## Problem statement
Starting with the line that contains "Is the window" and continuing through the end of the records below, lay out each line as an item in a numbered list, omitting blank lines.

## Information given
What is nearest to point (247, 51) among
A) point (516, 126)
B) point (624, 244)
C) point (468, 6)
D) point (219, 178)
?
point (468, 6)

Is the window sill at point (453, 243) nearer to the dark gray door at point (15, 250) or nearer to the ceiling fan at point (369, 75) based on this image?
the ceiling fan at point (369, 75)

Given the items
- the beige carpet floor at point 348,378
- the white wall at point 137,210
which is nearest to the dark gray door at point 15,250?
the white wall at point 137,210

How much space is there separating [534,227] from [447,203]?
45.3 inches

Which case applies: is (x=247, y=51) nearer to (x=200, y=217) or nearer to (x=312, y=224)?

## Answer below
1. Is the window sill at point (453, 243) nearer to the dark gray door at point (15, 250) or nearer to the ceiling fan at point (369, 75) based on this image?
2. the ceiling fan at point (369, 75)
3. Given the items
4. - the beige carpet floor at point 348,378
5. - the white wall at point 137,210
6. which is nearest to the dark gray door at point 15,250?
7. the white wall at point 137,210
8. How much space is there separating [534,227] from [447,203]?
9. 45.3 inches
10. Which case applies: is (x=247, y=51) nearer to (x=200, y=217) or nearer to (x=312, y=224)?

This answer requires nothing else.